## PROBLEM DESCRIPTION:
Once the line containing "family: Felidae" is located, output it and every line after it through the end of the records, exactly as written and nothing else.

## Stored items:
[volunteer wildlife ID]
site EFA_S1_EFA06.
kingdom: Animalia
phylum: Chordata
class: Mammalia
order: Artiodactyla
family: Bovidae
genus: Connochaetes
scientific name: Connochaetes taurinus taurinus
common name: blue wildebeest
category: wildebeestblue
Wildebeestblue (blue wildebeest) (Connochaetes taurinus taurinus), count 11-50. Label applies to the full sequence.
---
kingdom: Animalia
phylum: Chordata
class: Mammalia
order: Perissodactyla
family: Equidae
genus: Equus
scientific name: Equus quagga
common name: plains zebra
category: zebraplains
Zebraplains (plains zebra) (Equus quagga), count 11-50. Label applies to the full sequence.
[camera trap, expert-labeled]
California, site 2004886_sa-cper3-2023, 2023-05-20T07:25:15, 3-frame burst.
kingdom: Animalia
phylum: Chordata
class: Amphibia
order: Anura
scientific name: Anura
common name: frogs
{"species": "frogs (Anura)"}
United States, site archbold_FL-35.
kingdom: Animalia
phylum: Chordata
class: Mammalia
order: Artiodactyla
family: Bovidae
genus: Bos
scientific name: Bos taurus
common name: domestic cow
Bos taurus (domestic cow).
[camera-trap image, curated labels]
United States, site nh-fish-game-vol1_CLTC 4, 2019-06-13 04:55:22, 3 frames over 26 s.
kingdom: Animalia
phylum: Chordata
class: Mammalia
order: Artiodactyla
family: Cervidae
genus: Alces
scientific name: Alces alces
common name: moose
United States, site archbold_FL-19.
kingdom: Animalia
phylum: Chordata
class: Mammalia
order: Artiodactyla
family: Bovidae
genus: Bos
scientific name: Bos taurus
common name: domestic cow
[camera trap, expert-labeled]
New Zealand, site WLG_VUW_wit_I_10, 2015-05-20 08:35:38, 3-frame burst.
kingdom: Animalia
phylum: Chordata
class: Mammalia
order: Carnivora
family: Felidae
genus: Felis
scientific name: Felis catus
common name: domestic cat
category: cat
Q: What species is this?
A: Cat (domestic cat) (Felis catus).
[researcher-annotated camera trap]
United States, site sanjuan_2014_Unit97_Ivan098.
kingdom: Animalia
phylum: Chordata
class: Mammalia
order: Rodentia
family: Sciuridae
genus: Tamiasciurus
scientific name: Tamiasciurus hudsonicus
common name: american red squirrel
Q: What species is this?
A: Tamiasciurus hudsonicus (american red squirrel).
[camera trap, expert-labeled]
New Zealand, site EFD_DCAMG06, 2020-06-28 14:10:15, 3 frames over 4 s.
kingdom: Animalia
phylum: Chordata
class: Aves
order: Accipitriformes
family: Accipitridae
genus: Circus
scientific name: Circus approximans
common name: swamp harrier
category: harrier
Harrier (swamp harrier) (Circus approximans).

## FINAL ANSWER:
family: Felidae
genus: Felis
scientific name: Felis catus
common name: domestic cat
category: cat
Q: What species is this?
A: Cat (domestic cat) (Felis catus).
[researcher-annotated camera trap]
United States, site sanjuan_2014_Unit97_Ivan098.
kingdom: Animalia
phylum: Chordata
class: Mammalia
order: Rodentia
family: Sciuridae
genus: Tamiasciurus
scientific name: Tamiasciurus hudsonicus
common name: american red squirrel
Q: What species is this?
A: Tamiasciurus hudsonicus (american red squirrel).
[camera trap, expert-labeled]
New Zealand, site EFD_DCAMG06, 2020-06-28 14:10:15, 3 frames over 4 s.
kingdom: Animalia
phylum: Chordata
class: Aves
order: Accipitriformes
family: Accipitridae
genus: Circus
scientific name: Circus approximans
common name: swamp harrier
category: harrier
Harrier (swamp harrier) (Circus approximans).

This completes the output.